■ Challenge A
In the post below about the Florida billboard law, translate this sentence into Spanish: "For 500 feet, no tree is allowed to obstruct the view of a billboard."
■ Challenge B
According to the post below about the Florida billboard law, how much did Osceola County spend on its tree-planting project?
■ Challenge C
Write the next part of the post below about the Florida billboard law, picking up after its final sentence.

■ Passage provided

================

Posts Tagged ‘florida’

10
Nov

Trees Are Now Illegal

   Posted by: Some Guy    in Developers, environment, Politics

Bluntly stating, in essence, “Billboards generate money. Trees don’t,” Clear Channel lobbyists have forced the destruction of a Osceola County, FL, beautification project. After a series of deals with developer-friendly lawmakers, the state passed legislation forbidding any tree to be planted near a billboard. For 500 feet, no tree is allowed to obstruct the view of a billboard.

There was a catalyst to this lunacy. As part of a much-needed beautification project, Osceola County planted avenues of lush trees flanking bike paths and streets to the tune of $29 million. A few months later, Clear Channel’s lobbyists reduced those trees to stumps and mulch, over the strenuous objections of the county and citizens of Osceola.

================

■ Listed records
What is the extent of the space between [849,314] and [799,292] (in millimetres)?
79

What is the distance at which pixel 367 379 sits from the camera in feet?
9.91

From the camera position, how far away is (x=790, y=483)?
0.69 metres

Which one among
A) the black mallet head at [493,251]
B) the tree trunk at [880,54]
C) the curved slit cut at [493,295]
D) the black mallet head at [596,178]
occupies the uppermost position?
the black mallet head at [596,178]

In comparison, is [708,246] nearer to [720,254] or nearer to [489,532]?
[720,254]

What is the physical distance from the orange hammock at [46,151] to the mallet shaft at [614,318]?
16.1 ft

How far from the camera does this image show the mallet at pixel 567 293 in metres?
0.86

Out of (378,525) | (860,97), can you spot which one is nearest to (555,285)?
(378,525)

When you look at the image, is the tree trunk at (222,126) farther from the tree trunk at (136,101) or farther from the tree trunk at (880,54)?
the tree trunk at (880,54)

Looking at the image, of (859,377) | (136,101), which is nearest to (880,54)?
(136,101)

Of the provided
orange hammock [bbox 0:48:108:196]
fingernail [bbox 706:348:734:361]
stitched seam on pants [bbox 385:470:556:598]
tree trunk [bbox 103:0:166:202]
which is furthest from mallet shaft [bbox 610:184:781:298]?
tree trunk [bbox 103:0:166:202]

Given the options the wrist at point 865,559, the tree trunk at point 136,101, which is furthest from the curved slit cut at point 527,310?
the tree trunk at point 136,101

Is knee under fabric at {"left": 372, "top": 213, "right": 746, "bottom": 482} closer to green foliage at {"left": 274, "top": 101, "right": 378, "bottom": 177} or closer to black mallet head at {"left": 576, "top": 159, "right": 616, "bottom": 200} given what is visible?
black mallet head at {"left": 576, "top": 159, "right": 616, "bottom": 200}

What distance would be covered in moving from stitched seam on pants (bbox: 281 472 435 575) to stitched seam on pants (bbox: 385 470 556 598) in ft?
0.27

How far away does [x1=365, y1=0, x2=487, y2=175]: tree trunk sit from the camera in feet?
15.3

================

■ Written reply A
En un tramo de 500 pies, no se permite que ningún árbol obstruya la vista de una valla publicitaria.

■ Written reply B
$29 million.

■ Written reply C
Unfortunately, Clear Channel and other outdoor advertisers have been successfully pushing similar legislation in other states.

Listen on NPR: Billboards Trump Trees

Since when does a private corporation, in pursuit of profits that don’t benefit the public, get to dictate what can be done with public lands, public views, and public efforts to improve their county, in direct opposition to the desires of the public? I say that in addition to trying to protect the trees, Osceola should now pass some retroactive and draconian height and size restrictions concerning billboard advertising.

Time for the Billboard Liberation Front to leap into action, I say.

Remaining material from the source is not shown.